** WORK TO COMPLETE **
With the pictures left out, write out exactly the lines of the listing below that run from the line with "Dus Anal si" through the line with "Editable royal blue".

[TASK MATERIAL — start]

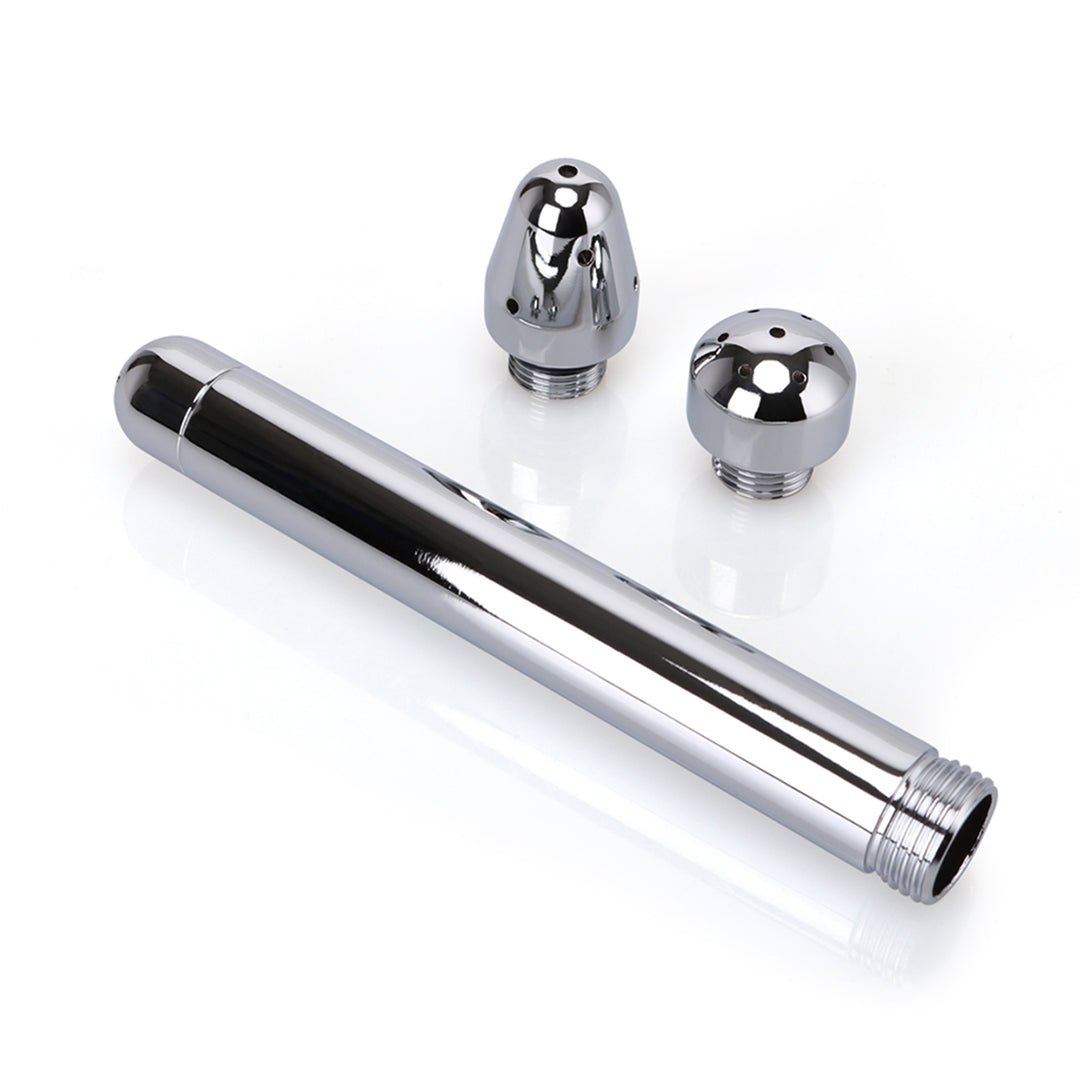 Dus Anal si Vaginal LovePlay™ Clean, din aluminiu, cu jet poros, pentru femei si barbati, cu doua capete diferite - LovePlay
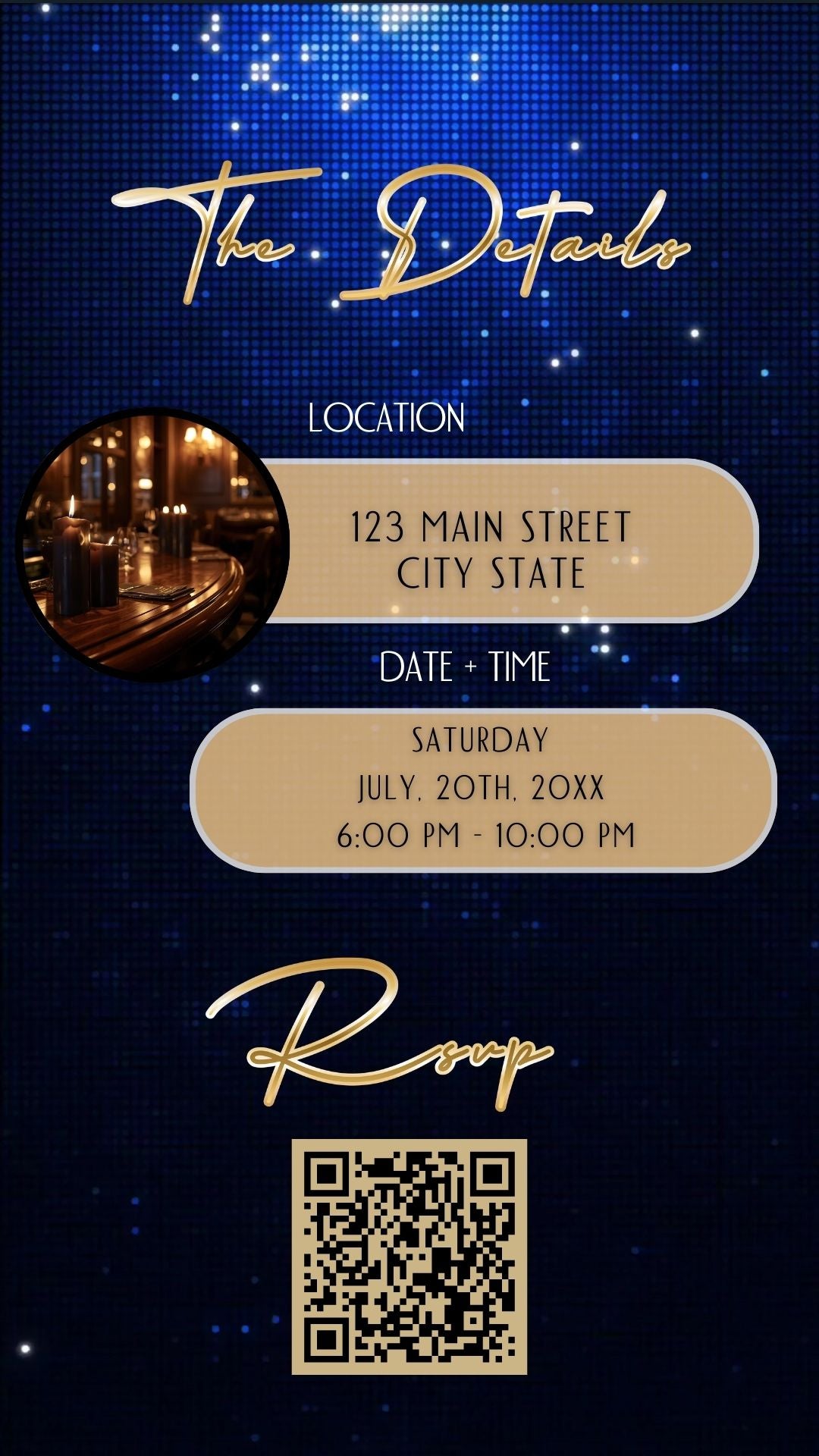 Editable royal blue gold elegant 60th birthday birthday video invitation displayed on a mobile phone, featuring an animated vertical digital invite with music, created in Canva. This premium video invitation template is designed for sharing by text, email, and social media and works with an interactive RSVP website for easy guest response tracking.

[TASK MATERIAL — finish]
[TASK MATERIAL — start]

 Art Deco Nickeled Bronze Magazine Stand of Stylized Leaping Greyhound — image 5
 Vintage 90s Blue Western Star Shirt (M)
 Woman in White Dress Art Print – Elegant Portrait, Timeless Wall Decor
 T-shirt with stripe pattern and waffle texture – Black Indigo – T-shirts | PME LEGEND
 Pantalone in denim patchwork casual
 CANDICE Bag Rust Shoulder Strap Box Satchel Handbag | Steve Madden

[TASK MATERIAL — finish]
[TASK MATERIAL — start]

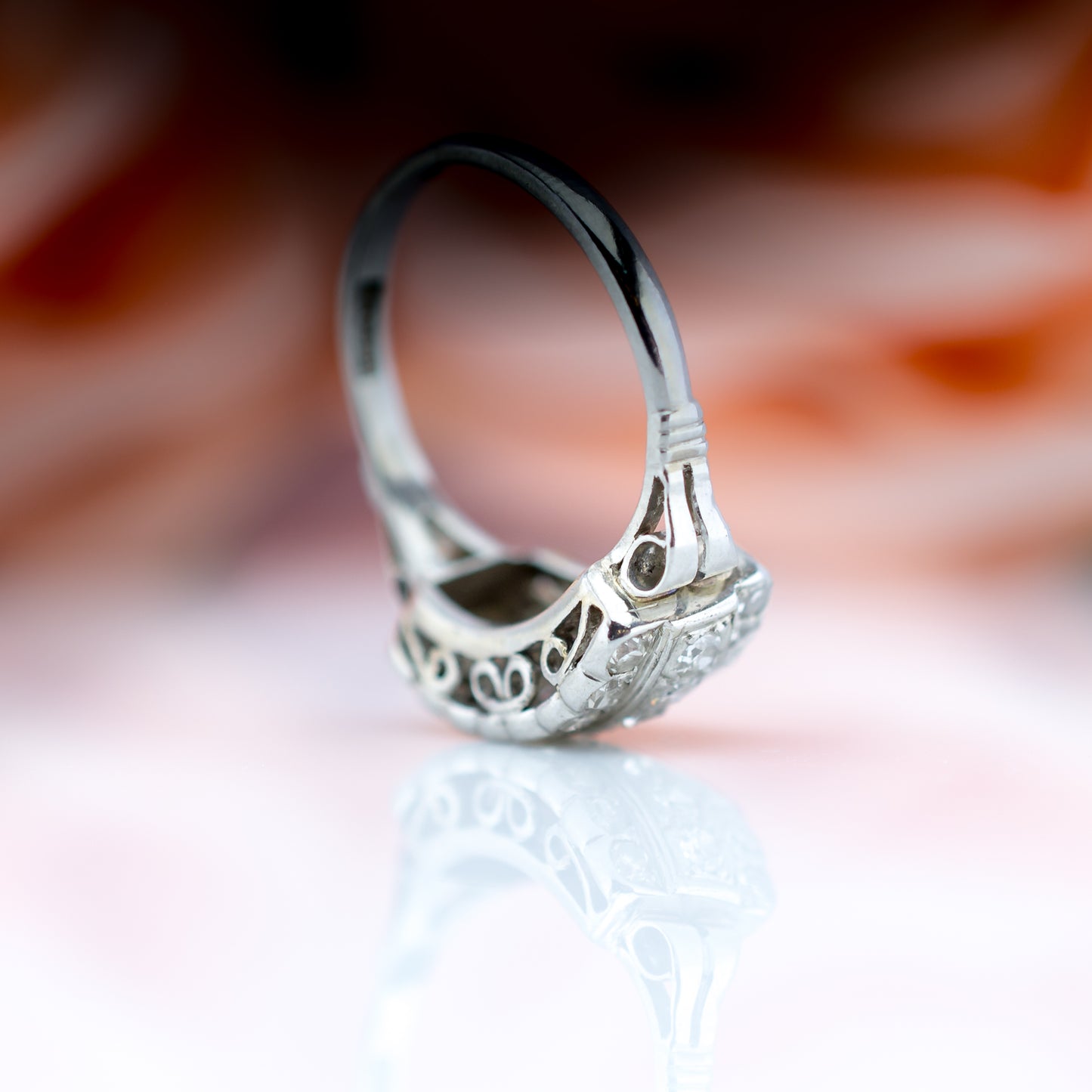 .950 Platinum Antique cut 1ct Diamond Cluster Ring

[TASK MATERIAL — finish]

** OUTPUT OF THE TASK **
 Dus Anal si Vaginal LovePlay™ Clean, din aluminiu, cu jet poros, pentru femei si barbati, cu doua capete diferite - LovePlay
 Editable royal blue gold elegant 60th birthday birthday video invitation displayed on a mobile phone, featuring an animated vertical digital invite with music, created in Canva. This premium video invitation template is designed for sharing by text, email, and social media and works with an interactive RSVP website for easy guest response tracking.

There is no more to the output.